> [Record set]:
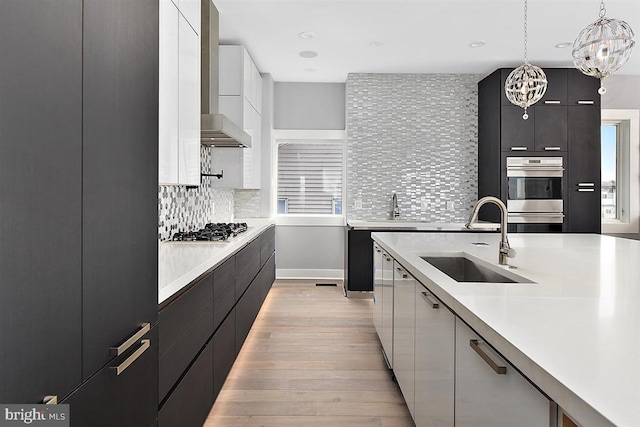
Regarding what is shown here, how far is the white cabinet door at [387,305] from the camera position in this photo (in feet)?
8.79

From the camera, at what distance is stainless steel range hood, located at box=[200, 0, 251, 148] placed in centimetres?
304

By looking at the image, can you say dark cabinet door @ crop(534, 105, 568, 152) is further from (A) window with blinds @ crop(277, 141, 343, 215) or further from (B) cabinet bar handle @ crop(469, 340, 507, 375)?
(B) cabinet bar handle @ crop(469, 340, 507, 375)

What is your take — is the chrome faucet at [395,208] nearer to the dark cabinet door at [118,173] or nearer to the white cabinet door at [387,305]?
the white cabinet door at [387,305]

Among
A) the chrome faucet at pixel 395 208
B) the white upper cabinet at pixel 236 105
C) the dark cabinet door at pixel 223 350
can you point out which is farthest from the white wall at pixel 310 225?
the dark cabinet door at pixel 223 350

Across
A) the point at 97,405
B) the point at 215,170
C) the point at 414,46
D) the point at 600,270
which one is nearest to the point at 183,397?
the point at 97,405

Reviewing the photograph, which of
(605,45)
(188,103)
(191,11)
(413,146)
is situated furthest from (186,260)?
(413,146)

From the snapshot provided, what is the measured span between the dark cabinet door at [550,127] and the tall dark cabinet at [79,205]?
16.0 ft

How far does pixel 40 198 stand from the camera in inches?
30.1

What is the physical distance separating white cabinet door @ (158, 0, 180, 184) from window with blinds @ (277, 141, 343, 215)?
3.74m

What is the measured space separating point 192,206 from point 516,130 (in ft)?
12.0

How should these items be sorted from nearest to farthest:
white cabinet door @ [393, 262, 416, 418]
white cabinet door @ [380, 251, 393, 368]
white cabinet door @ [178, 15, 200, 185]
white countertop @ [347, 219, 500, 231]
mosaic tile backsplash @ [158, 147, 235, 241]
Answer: white cabinet door @ [393, 262, 416, 418], white cabinet door @ [178, 15, 200, 185], white cabinet door @ [380, 251, 393, 368], mosaic tile backsplash @ [158, 147, 235, 241], white countertop @ [347, 219, 500, 231]

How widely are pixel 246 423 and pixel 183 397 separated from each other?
2.12ft

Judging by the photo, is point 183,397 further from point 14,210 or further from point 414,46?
point 414,46

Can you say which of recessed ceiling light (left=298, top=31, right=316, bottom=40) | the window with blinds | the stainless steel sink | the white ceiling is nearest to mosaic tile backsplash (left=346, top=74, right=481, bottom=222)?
the white ceiling
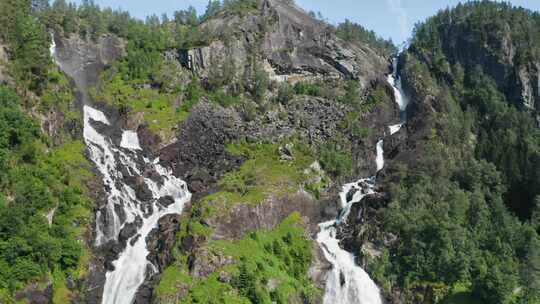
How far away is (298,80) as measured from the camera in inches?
5113

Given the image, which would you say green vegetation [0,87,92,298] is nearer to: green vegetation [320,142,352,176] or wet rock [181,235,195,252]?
wet rock [181,235,195,252]

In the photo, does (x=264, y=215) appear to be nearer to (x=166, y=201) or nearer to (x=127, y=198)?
(x=166, y=201)

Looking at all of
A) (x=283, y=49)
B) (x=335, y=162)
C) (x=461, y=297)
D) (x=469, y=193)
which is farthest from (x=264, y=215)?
(x=283, y=49)

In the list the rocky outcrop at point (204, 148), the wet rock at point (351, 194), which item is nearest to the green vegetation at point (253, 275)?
the wet rock at point (351, 194)

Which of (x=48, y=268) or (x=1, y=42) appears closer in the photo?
(x=48, y=268)

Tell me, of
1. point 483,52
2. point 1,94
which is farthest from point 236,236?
point 483,52

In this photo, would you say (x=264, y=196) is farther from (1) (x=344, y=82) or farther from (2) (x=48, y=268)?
(1) (x=344, y=82)

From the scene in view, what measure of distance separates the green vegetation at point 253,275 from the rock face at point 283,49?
51.1 m

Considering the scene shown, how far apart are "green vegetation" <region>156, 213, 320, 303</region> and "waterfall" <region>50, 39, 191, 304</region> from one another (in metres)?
6.21

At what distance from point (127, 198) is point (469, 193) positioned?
178ft

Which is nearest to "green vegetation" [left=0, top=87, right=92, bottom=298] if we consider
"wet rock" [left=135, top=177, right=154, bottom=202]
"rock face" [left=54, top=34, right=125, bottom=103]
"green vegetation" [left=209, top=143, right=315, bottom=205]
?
"wet rock" [left=135, top=177, right=154, bottom=202]

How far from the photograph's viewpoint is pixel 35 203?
72.9 meters

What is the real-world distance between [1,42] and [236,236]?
159ft

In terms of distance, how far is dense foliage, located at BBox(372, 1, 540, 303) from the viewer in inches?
3123
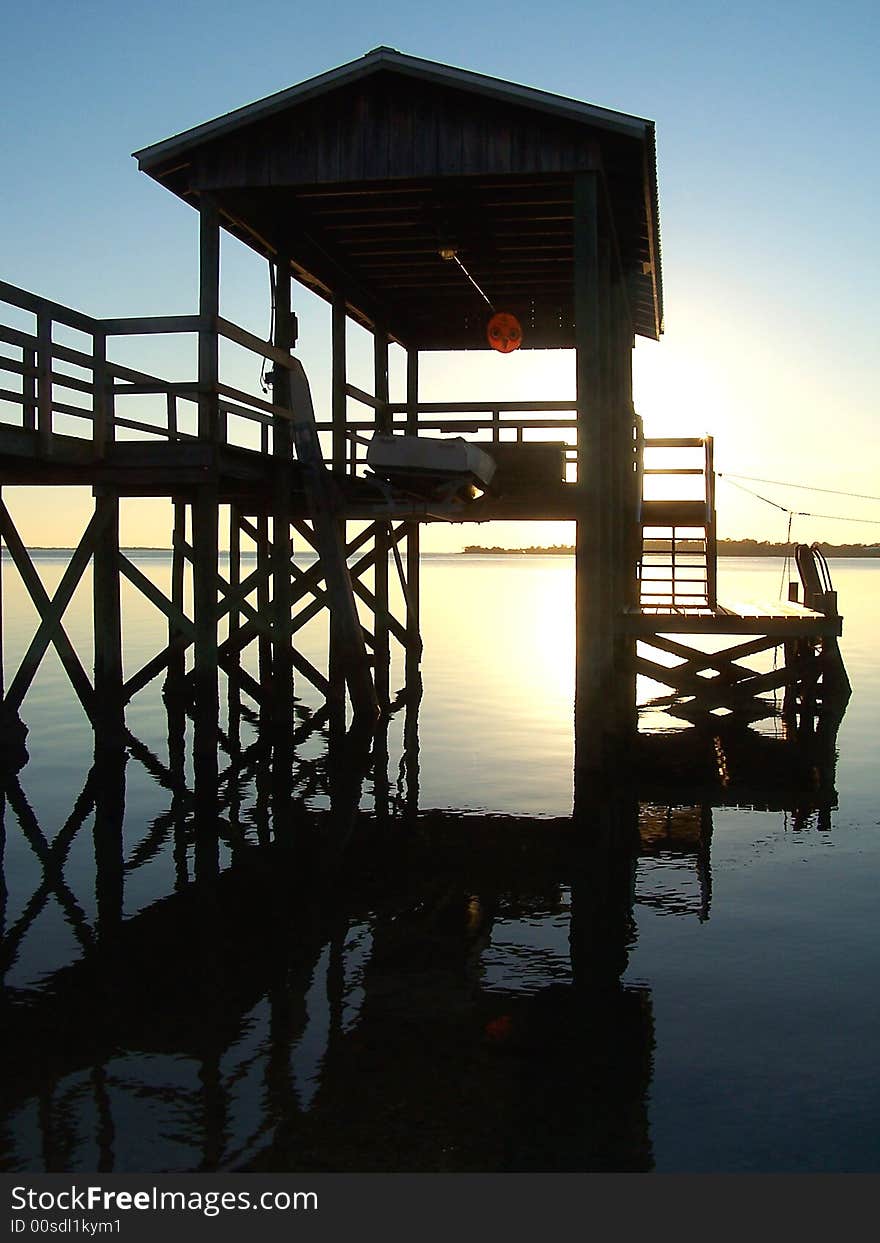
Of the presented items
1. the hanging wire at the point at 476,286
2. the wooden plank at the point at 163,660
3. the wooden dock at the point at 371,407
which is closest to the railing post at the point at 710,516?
the wooden dock at the point at 371,407

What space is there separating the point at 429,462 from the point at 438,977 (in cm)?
918

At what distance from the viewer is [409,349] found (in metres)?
23.8

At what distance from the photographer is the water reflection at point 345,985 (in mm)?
4844

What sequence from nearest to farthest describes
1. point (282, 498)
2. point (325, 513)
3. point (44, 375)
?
point (44, 375) < point (325, 513) < point (282, 498)

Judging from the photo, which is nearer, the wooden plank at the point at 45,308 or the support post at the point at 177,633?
the wooden plank at the point at 45,308

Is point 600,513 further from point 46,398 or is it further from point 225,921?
point 225,921

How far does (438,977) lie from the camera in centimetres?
673

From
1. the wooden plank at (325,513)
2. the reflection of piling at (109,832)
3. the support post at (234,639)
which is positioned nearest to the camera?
the reflection of piling at (109,832)

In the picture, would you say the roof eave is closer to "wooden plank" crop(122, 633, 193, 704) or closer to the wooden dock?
the wooden dock

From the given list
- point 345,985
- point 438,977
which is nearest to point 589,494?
point 438,977

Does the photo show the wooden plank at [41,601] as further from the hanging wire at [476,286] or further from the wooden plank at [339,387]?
the hanging wire at [476,286]

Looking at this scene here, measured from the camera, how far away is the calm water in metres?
4.87

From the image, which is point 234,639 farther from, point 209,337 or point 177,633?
point 209,337

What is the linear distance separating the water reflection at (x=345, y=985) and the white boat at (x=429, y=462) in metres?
4.41
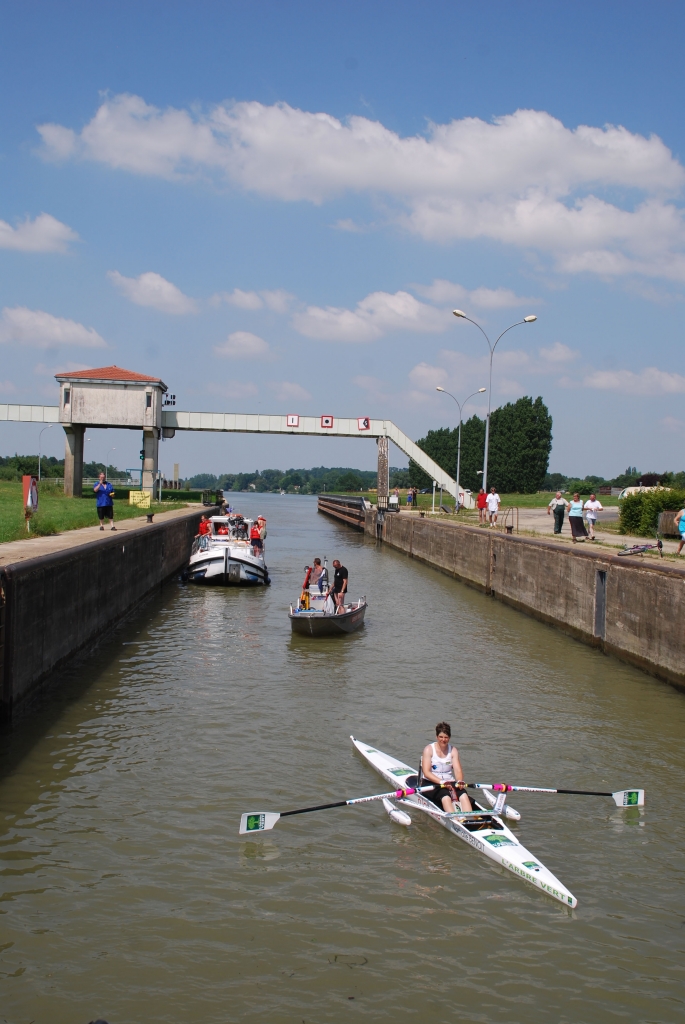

> [Request]:
Lay out all the material above as a numbered list with one line per item, leaving out the blank lines and the pictures.

> [Output for this task]:
1. Regarding what is shown here, how far is the white cabinet door at [387,305] from the camera position in this photo (in feet)?
2. 8.79
3. From the camera, at what distance is stainless steel range hood, located at box=[200, 0, 251, 148] placed in centimetres?
4. 304
5. By looking at the image, can you say dark cabinet door @ crop(534, 105, 568, 152) is further from (A) window with blinds @ crop(277, 141, 343, 215) or further from (B) cabinet bar handle @ crop(469, 340, 507, 375)?
6. (B) cabinet bar handle @ crop(469, 340, 507, 375)
7. What is your take — is the chrome faucet at [395,208] nearer to the dark cabinet door at [118,173] or nearer to the white cabinet door at [387,305]?
8. the white cabinet door at [387,305]
9. Among
10. A) the chrome faucet at pixel 395 208
11. B) the white upper cabinet at pixel 236 105
12. C) the dark cabinet door at pixel 223 350
13. can you point out which is farthest from the white wall at pixel 310 225?
14. the dark cabinet door at pixel 223 350
15. Across
16. A) the point at 97,405
17. B) the point at 215,170
18. C) the point at 414,46
19. D) the point at 600,270
20. which one is nearest to the point at 183,397?
21. the point at 97,405
22. Reviewing the photograph, which of
23. (605,45)
24. (188,103)
25. (191,11)
26. (413,146)
27. is situated furthest from (186,260)?
28. (413,146)
29. From the snapshot provided, what is the measured span between the dark cabinet door at [550,127] and the tall dark cabinet at [79,205]?
30. 16.0 ft
31. How far does pixel 40 198 stand from the camera in inches?
32. 30.1
33. What is the physical distance separating white cabinet door @ (158, 0, 180, 184) from window with blinds @ (277, 141, 343, 215)?
34. 3.74m
35. What is the measured space separating point 192,206 from point 516,130 (in ft)?
36. 12.0
37. How should these items be sorted from nearest to farthest:
38. white cabinet door @ [393, 262, 416, 418]
39. white cabinet door @ [380, 251, 393, 368]
40. white cabinet door @ [178, 15, 200, 185]
41. white countertop @ [347, 219, 500, 231]
42. mosaic tile backsplash @ [158, 147, 235, 241]
43. Answer: white cabinet door @ [393, 262, 416, 418], white cabinet door @ [178, 15, 200, 185], white cabinet door @ [380, 251, 393, 368], mosaic tile backsplash @ [158, 147, 235, 241], white countertop @ [347, 219, 500, 231]
44. How widely are pixel 246 423 and pixel 183 397 separated from each other?
45. 2.12ft
46. Judging by the photo, is point 183,397 further from point 14,210 or further from point 414,46?
47. point 414,46
48. Can you say which of recessed ceiling light (left=298, top=31, right=316, bottom=40) | the window with blinds | the stainless steel sink | the white ceiling is nearest to mosaic tile backsplash (left=346, top=74, right=481, bottom=222)?
49. the white ceiling
50. How far away is (298,80) as measured from the camera in inches?
51. 5113
52. Given the image, which would you say green vegetation [0,87,92,298] is nearer to: green vegetation [320,142,352,176] or wet rock [181,235,195,252]?
53. wet rock [181,235,195,252]
54. In the photo, does (x=264, y=215) appear to be nearer to (x=166, y=201) or nearer to (x=127, y=198)?
55. (x=166, y=201)
56. Looking at all of
57. A) (x=283, y=49)
58. B) (x=335, y=162)
59. C) (x=461, y=297)
60. D) (x=469, y=193)
61. which is farthest from (x=264, y=215)?
62. (x=283, y=49)
63. In the list the rocky outcrop at point (204, 148), the wet rock at point (351, 194), which item is nearest to the green vegetation at point (253, 275)?
64. the wet rock at point (351, 194)
65. Which of (x=48, y=268) or (x=1, y=42) appears closer in the photo?
66. (x=48, y=268)
67. Tell me, of
68. 1. point 483,52
69. 2. point 1,94
70. which is farthest from point 236,236?
71. point 483,52
72. In this photo, would you say (x=264, y=196) is farther from (1) (x=344, y=82) or farther from (2) (x=48, y=268)?
73. (1) (x=344, y=82)
74. From the scene in view, what measure of distance separates the green vegetation at point 253,275 from the rock face at point 283,49?
75. 51.1 m
76. Considering the scene shown, how far apart are "green vegetation" <region>156, 213, 320, 303</region> and "waterfall" <region>50, 39, 191, 304</region> from one another (in metres)?
77. 6.21
78. At what distance from point (127, 198) is point (469, 193) positioned?
79. 178ft
80. Which is nearest to "green vegetation" [left=0, top=87, right=92, bottom=298] if we consider
81. "wet rock" [left=135, top=177, right=154, bottom=202]
82. "rock face" [left=54, top=34, right=125, bottom=103]
83. "green vegetation" [left=209, top=143, right=315, bottom=205]
84. ?
85. "wet rock" [left=135, top=177, right=154, bottom=202]
86. How far from the photograph's viewpoint is pixel 35 203?
87. 72.9 meters
88. What is the real-world distance between [1,42] and [236,236]?
89. 159ft
90. In terms of distance, how far is dense foliage, located at BBox(372, 1, 540, 303) from the viewer in inches?
91. 3123
92. Of the presented items
93. 1. the hanging wire at the point at 476,286
94. 2. the wooden plank at the point at 163,660
95. 3. the wooden dock at the point at 371,407
96. which is closest to the railing post at the point at 710,516?
97. the wooden dock at the point at 371,407
98. What space is there separating the point at 429,462 from the point at 438,977 (in cm)?
99. 918
100. At what distance from the viewer is [409,349] found (in metres)?
101. 23.8
102. At what distance from the photographer is the water reflection at point 345,985 (in mm)?
103. 4844
104. What sequence from nearest to farthest describes
105. 1. point (282, 498)
106. 2. point (325, 513)
107. 3. point (44, 375)
108. ?
109. point (44, 375) < point (325, 513) < point (282, 498)
110. Judging from the photo, which is nearer, the wooden plank at the point at 45,308 or the support post at the point at 177,633?
111. the wooden plank at the point at 45,308
112. Is point 600,513 further from point 46,398 or is it further from point 225,921?
113. point 225,921
114. How far does (438,977) lie from the camera in centimetres?
115. 673
116. From
117. 1. the wooden plank at (325,513)
118. 2. the reflection of piling at (109,832)
119. 3. the support post at (234,639)
120. which is positioned nearest to the camera?
121. the reflection of piling at (109,832)
122. In the picture, would you say the roof eave is closer to "wooden plank" crop(122, 633, 193, 704) or closer to the wooden dock?
123. the wooden dock
124. From the given list
125. - point 345,985
126. - point 438,977
127. which is nearest to point 589,494?
128. point 438,977
129. Does the photo show the wooden plank at [41,601] as further from the hanging wire at [476,286] or further from the wooden plank at [339,387]?
130. the hanging wire at [476,286]
131. Looking at this scene here, measured from the camera, how far away is the calm water in metres?
132. 4.87
133. From the image, which is point 234,639 farther from, point 209,337 or point 177,633?
134. point 209,337
135. What is the linear distance separating the water reflection at (x=345, y=985) and the white boat at (x=429, y=462) in metres?
136. 4.41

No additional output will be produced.